• **할 일**: "How far is point"이 들어 있는 줄에서 시작해 데이터의 마지막 줄까지, 빈 줄은 빼고 Markdown 표로 출력해 주세요. 열 이름은 "번호"와 "줄"로 하고, "번호" 열에는 행 번호를, "줄" 열에는 해당 줄을 넣습니다.

+ + + + + + +

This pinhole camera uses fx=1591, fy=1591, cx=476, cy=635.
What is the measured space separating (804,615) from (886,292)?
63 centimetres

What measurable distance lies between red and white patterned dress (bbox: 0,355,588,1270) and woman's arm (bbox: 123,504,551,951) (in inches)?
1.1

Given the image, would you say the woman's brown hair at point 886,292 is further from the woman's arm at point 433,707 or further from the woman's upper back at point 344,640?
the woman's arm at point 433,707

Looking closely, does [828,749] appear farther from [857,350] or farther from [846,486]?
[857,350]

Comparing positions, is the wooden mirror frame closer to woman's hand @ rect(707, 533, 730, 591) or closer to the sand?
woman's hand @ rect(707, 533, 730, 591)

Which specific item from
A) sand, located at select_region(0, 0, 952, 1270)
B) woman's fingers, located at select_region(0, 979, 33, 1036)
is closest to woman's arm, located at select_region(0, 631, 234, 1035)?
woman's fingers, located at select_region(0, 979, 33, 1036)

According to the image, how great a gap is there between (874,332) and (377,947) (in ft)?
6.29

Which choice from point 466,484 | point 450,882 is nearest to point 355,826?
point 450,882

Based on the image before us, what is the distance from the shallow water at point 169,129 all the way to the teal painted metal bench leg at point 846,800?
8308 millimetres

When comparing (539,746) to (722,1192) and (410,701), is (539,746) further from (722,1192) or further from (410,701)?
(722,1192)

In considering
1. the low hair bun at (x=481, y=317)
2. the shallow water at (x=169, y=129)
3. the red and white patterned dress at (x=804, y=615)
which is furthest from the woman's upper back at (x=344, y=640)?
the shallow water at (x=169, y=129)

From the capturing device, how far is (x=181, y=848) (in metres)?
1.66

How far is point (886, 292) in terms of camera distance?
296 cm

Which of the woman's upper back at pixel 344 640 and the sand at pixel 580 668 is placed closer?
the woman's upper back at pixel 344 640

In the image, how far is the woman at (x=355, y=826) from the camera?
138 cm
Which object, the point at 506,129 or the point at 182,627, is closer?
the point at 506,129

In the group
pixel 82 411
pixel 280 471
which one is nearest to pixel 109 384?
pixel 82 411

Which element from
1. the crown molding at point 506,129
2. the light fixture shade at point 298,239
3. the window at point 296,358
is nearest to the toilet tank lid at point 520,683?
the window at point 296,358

+ + + + + + +

• **작성한 답변**:
| 번호 | 줄 |
|---|---|
| 1 | How far is point (886, 292) in terms of camera distance? |
| 2 | 296 cm |
| 3 | Which of the woman's upper back at pixel 344 640 and the sand at pixel 580 668 is placed closer? |
| 4 | the woman's upper back at pixel 344 640 |
| 5 | In the image, how far is the woman at (x=355, y=826) from the camera? |
| 6 | 138 cm |
| 7 | Which object, the point at 506,129 or the point at 182,627, is closer? |
| 8 | the point at 506,129 |
| 9 | In the group |
| 10 | pixel 82 411 |
| 11 | pixel 280 471 |
| 12 | which one is nearest to pixel 109 384? |
| 13 | pixel 82 411 |
| 14 | Which element from |
| 15 | 1. the crown molding at point 506,129 |
| 16 | 2. the light fixture shade at point 298,239 |
| 17 | 3. the window at point 296,358 |
| 18 | is nearest to the toilet tank lid at point 520,683? |
| 19 | the window at point 296,358 |